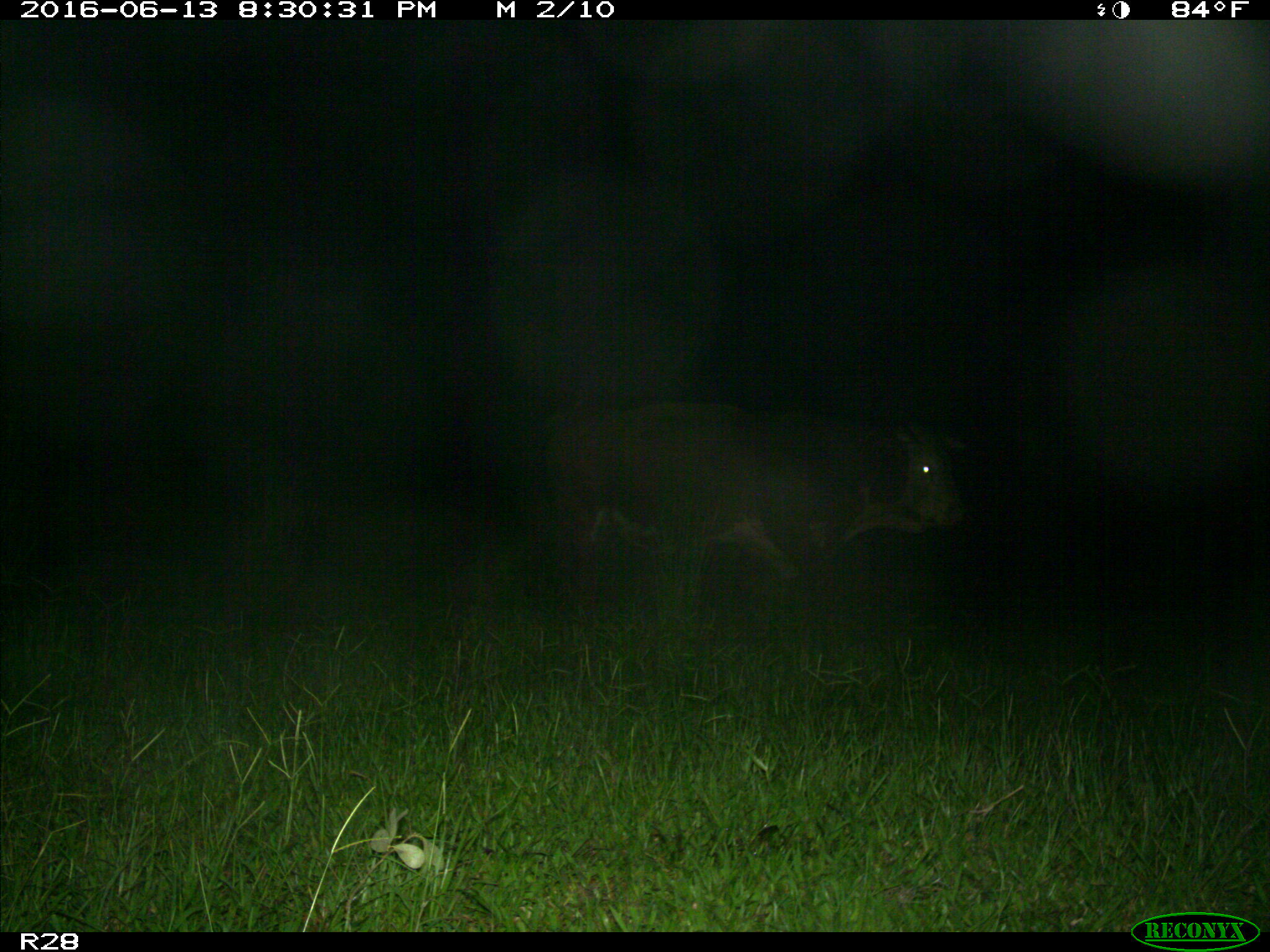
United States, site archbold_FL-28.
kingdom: Animalia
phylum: Chordata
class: Mammalia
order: Artiodactyla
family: Bovidae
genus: Bos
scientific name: Bos taurus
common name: domestic cow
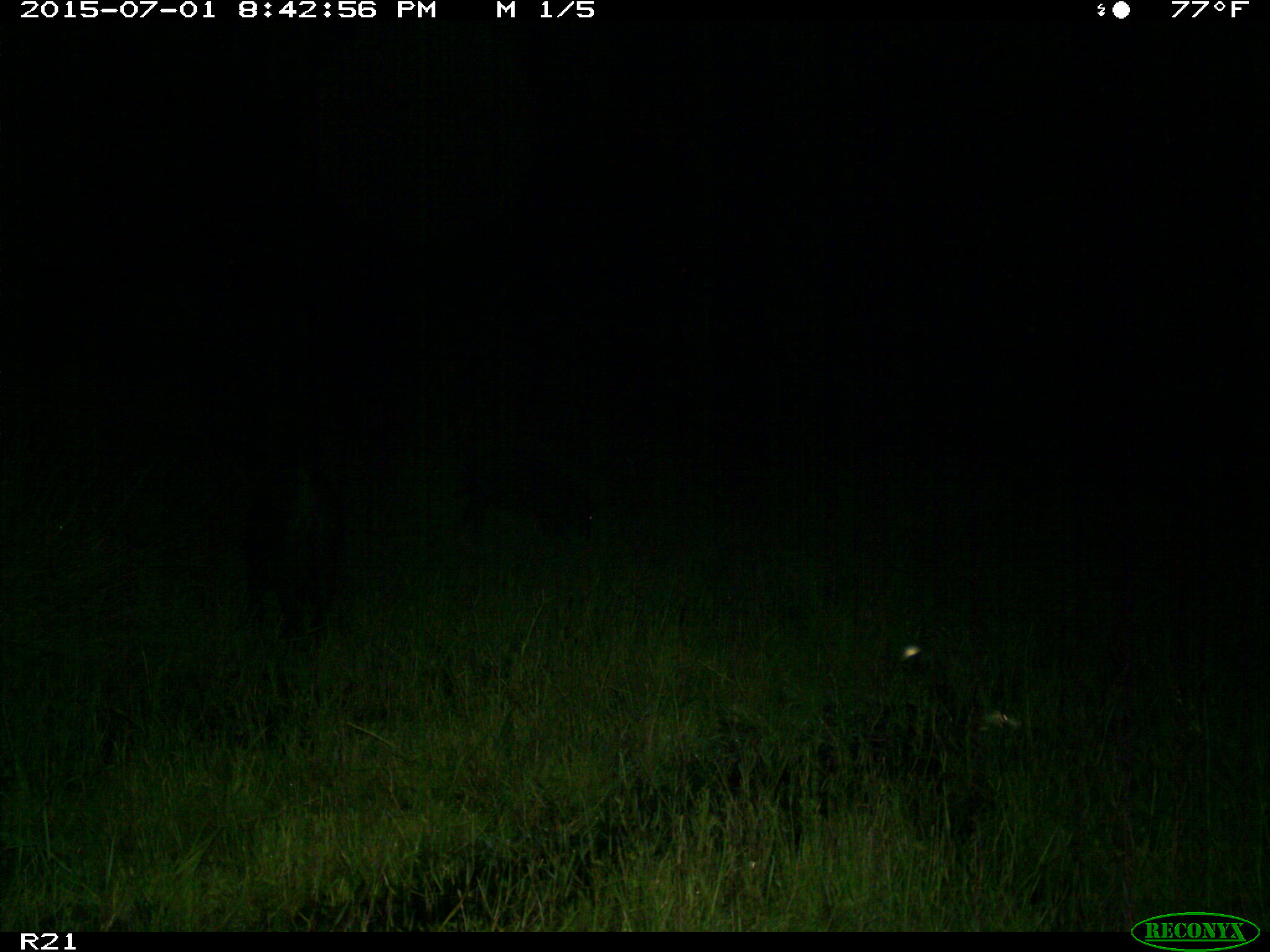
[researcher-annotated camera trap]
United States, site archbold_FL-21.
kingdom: Animalia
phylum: Chordata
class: Mammalia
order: Artiodactyla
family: Suidae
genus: Sus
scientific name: Sus scrofa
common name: wild boar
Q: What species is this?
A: Sus scrofa (wild boar).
+===+
EXERCISE INSTRUCTIONS | Extract, from the listing above, every line where the string "site" occurs.

EXERCISE RESPONSE |
United States, site archbold_FL-28.
United States, site archbold_FL-21.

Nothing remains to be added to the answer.